I had to spend some time at a warehouse club this evening getting a tire fixed, so I did a little window-shopping while I waited. With my upcoming book club meeting in mind, I did a little browsing through the book section and wound up buying one. And suddenly, I was thinking about my Nonna.
“Nonna” is Italian for “grandmother,” but my Nonna was actually my great-grandmother, my father’s maternal grandmother. I was the baby of the family and spoiled rotten. I was also a voracious reader and remain so to this day—I read well above my grade level, and read constantly. I went through the usual toy fads of my time, Strawberry Shortcake and Care Bears and the like, but my love for books was constant. And so Nonna started giving me her change.

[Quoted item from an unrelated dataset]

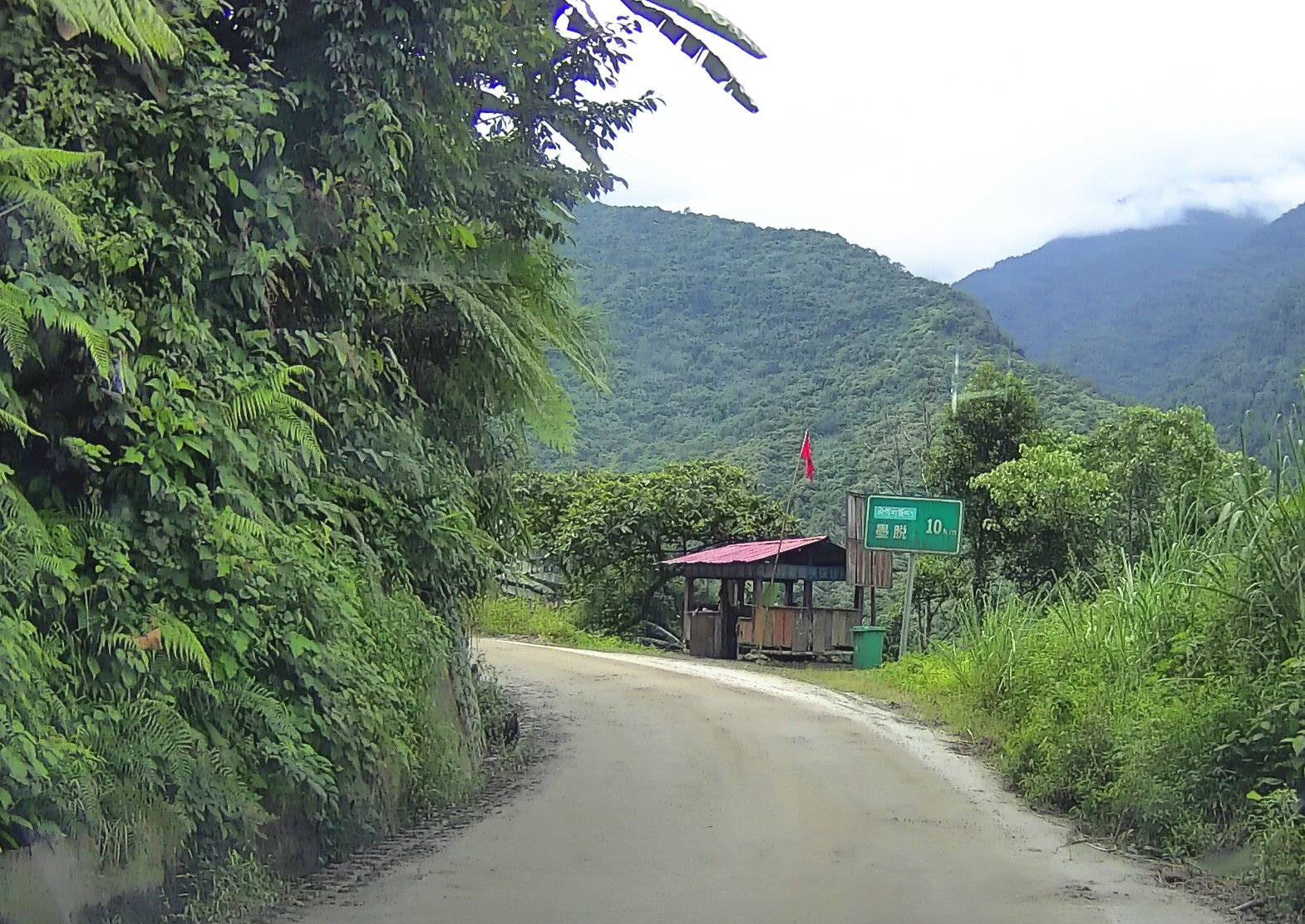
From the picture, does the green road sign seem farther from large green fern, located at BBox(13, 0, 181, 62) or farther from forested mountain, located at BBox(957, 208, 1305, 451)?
large green fern, located at BBox(13, 0, 181, 62)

Whenever she went to the store, she would pay with bills and save all of her coins. Each time I visited her at my Grams’ house, she would take me into her little back-room apartment and give me all the nickels, dimes and quarters she had collected. In her thick old-country accent, she would tell me, “You take this, you buy the books.” And so I bought the books.
When I was about fifteen, we started losing Nonna. She’d had at least one stroke, and she was descending into what I would later realize was most likely Alzheimer’s. She reverted to speaking almost entirely in Italian, and when we would tell her that we didn’t understand and she needed to speak English, she would say, “But I AM speaking English!” She would forget where she was, who we were, who she was. Once she asked anxiously, “Where’s Delidah?” and after we all looked stricken, she realized, “Oh! I’M Delidah!” She laughed, but there were tears in her eyes, and in ours.

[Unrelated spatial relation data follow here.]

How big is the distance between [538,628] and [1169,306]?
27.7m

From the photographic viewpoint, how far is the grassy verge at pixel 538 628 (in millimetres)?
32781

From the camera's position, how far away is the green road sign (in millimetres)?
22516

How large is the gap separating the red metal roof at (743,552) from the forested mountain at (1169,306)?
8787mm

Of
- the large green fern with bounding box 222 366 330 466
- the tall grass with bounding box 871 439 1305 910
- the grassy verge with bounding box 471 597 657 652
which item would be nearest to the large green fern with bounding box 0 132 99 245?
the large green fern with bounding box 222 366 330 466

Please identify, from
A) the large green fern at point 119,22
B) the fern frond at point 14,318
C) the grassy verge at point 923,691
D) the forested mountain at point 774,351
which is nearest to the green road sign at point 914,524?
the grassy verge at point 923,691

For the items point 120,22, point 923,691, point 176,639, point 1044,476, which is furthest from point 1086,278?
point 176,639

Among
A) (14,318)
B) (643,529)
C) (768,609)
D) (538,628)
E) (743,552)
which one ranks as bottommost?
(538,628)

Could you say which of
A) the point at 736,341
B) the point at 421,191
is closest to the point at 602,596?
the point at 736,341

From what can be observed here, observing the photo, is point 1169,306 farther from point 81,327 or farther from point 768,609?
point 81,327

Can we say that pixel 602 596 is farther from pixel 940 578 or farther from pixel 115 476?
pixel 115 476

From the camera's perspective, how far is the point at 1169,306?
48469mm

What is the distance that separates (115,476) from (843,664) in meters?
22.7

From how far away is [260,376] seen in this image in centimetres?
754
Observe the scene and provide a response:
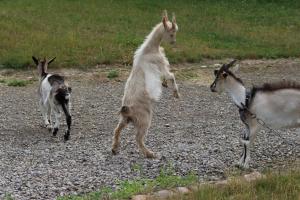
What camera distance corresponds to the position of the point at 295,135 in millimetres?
11453

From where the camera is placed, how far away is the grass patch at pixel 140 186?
786 cm

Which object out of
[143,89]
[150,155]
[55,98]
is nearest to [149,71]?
[143,89]

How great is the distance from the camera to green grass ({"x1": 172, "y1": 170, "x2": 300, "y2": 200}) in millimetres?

She had vivid memories, it seemed, of her childhood in Italy, and of her life as a young woman, a young bride, and a young mother in her new country. Yet her memories didn’t seem to extend to more recent years. Except for one. Every female who visited her—my mother, my stepmother, my sister and I, family friends—became me in her mind. She would ask, “Are you the little girl I give the money?” And without fail, whoever she asked would smile and say yes, and thank her. It made me uncomfortable at the time, though now I can’t remember why.

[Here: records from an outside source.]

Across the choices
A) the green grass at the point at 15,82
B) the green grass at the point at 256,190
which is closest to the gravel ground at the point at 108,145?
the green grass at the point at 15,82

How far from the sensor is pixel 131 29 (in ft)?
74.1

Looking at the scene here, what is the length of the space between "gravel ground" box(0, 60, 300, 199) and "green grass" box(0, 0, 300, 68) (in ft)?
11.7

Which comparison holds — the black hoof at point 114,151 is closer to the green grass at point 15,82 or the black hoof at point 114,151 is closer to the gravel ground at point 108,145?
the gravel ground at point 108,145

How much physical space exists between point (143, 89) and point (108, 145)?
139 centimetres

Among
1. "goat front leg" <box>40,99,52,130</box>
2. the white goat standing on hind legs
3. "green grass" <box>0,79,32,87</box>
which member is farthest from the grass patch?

Times have changed. My Nonna has been gone for twenty years, and I haven’t lived back home in nearly that long. I still love to read, but don’t buy books nearly as often, in part because we have nearly a thousand in the house already, in part because there are so many I can borrow from friends or at the library, and in part because I just don’t have the disposable income to buy every book I want to read. I don’t know why I made the exception tonight, but I’m so glad I did. I miss my Nonna, and one little under-ten-dollar purchase brought her back to me for a few minutes.